(Saved entries)
::::::

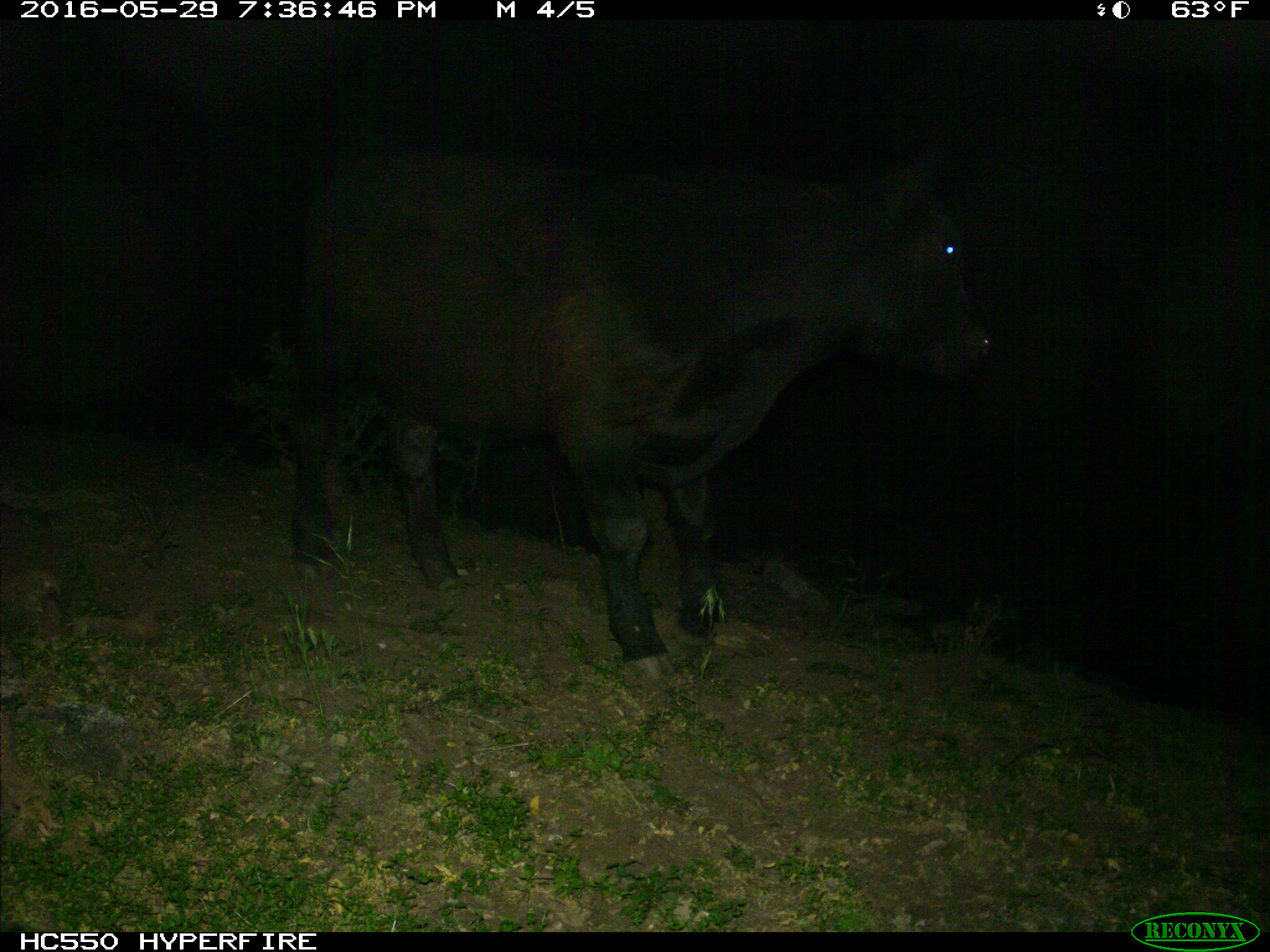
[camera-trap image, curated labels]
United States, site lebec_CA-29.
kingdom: Animalia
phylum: Chordata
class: Mammalia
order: Artiodactyla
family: Bovidae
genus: Bos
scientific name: Bos taurus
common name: domestic cow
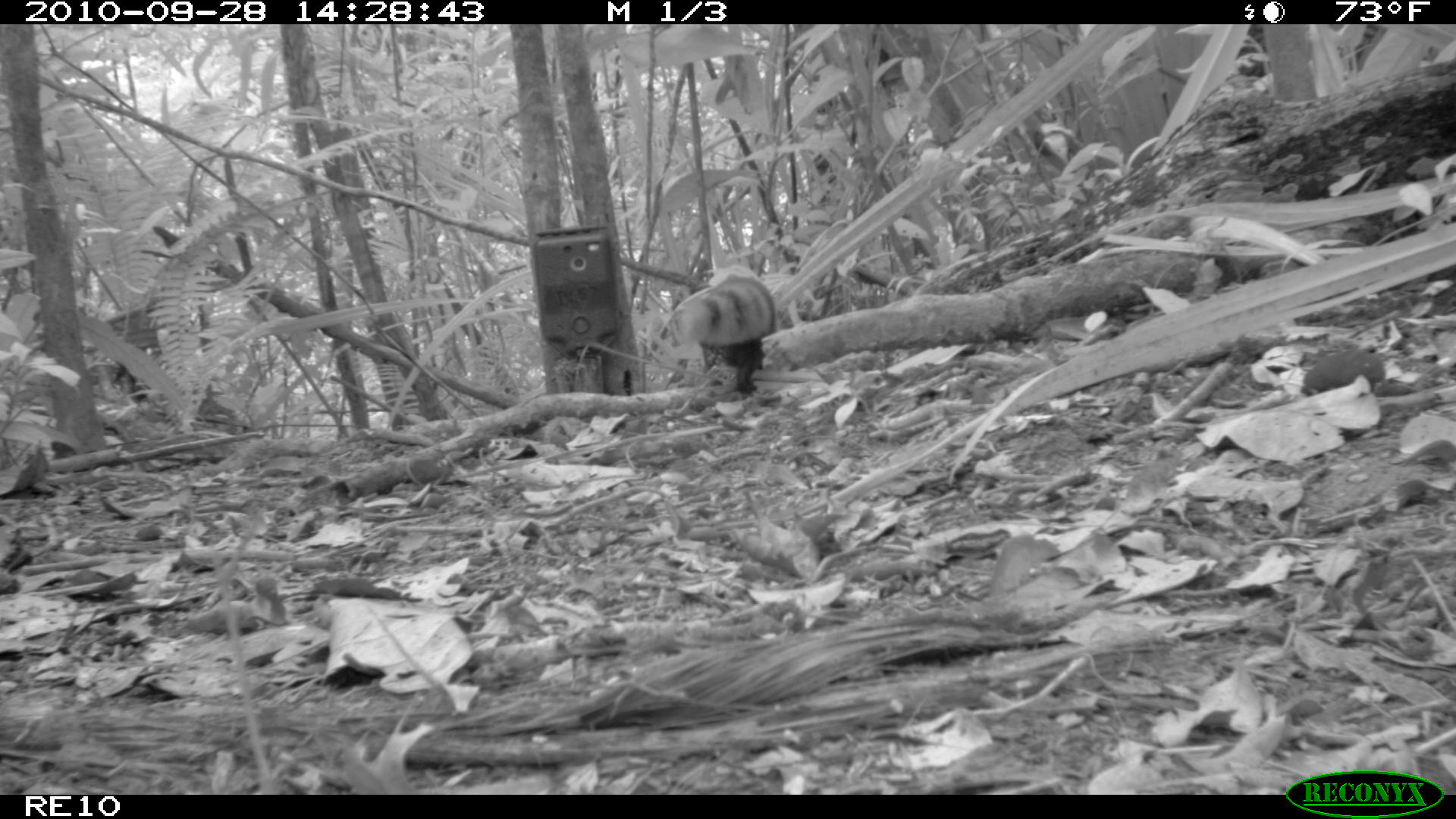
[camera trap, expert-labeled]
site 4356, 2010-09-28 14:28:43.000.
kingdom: Animalia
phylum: Chordata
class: Mammalia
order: Carnivora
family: Eupleridae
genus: Galidia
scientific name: Galidia elegans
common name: ring-tailed vontsira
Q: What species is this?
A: Galidia elegans (ring-tailed vontsira).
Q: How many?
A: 1.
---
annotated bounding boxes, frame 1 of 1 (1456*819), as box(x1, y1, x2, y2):
galidia elegans: box(672, 264, 776, 391)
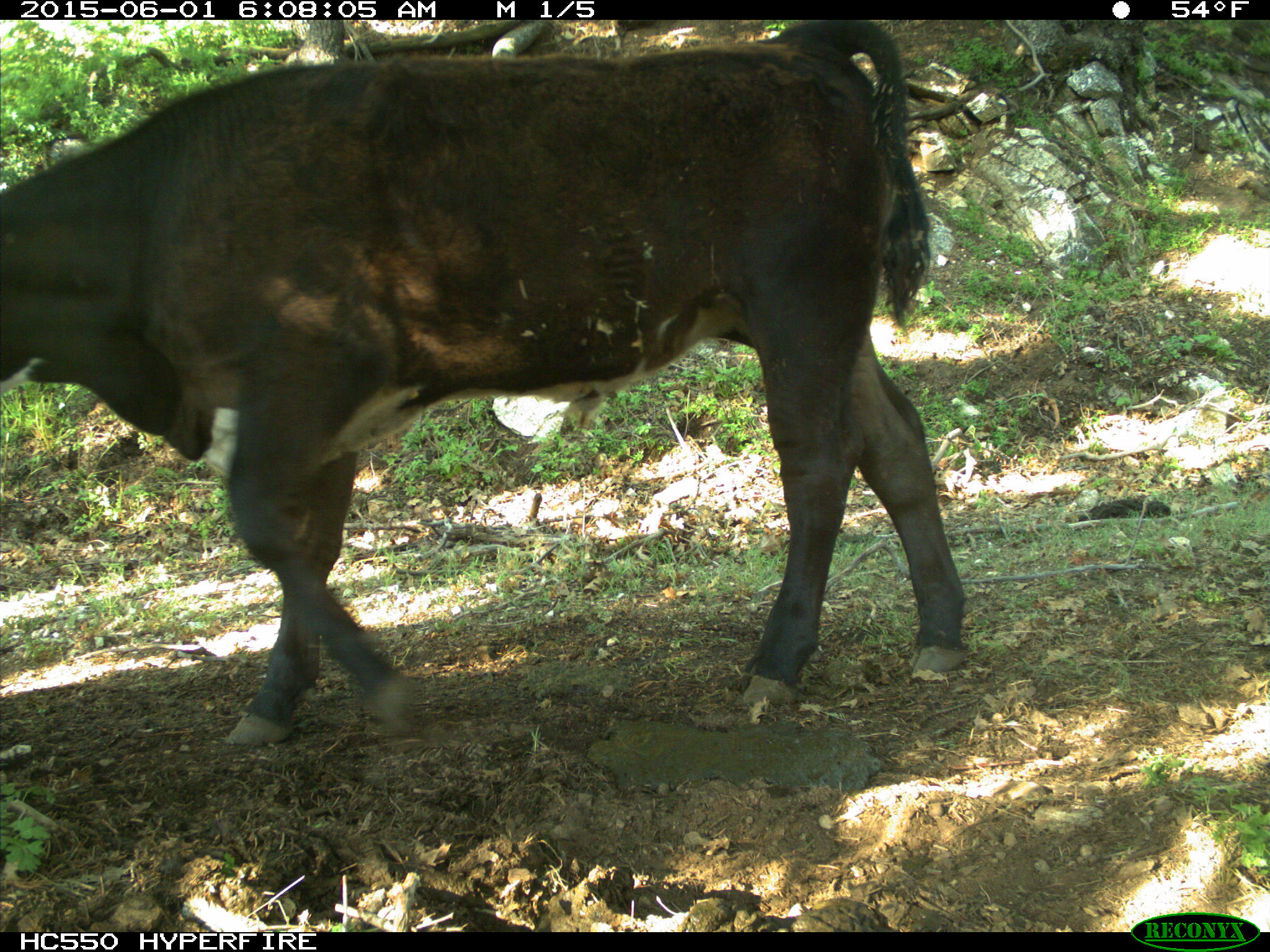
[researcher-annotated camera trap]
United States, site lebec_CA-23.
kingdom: Animalia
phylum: Chordata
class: Mammalia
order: Artiodactyla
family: Bovidae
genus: Bos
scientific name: Bos taurus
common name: domestic cow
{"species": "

::::::

▶ _Required work_
What lines in the entries contain "United"? Report each one by copying it.

▶ _Exercise output_
United States, site lebec_CA-29.
United States, site lebec_CA-23.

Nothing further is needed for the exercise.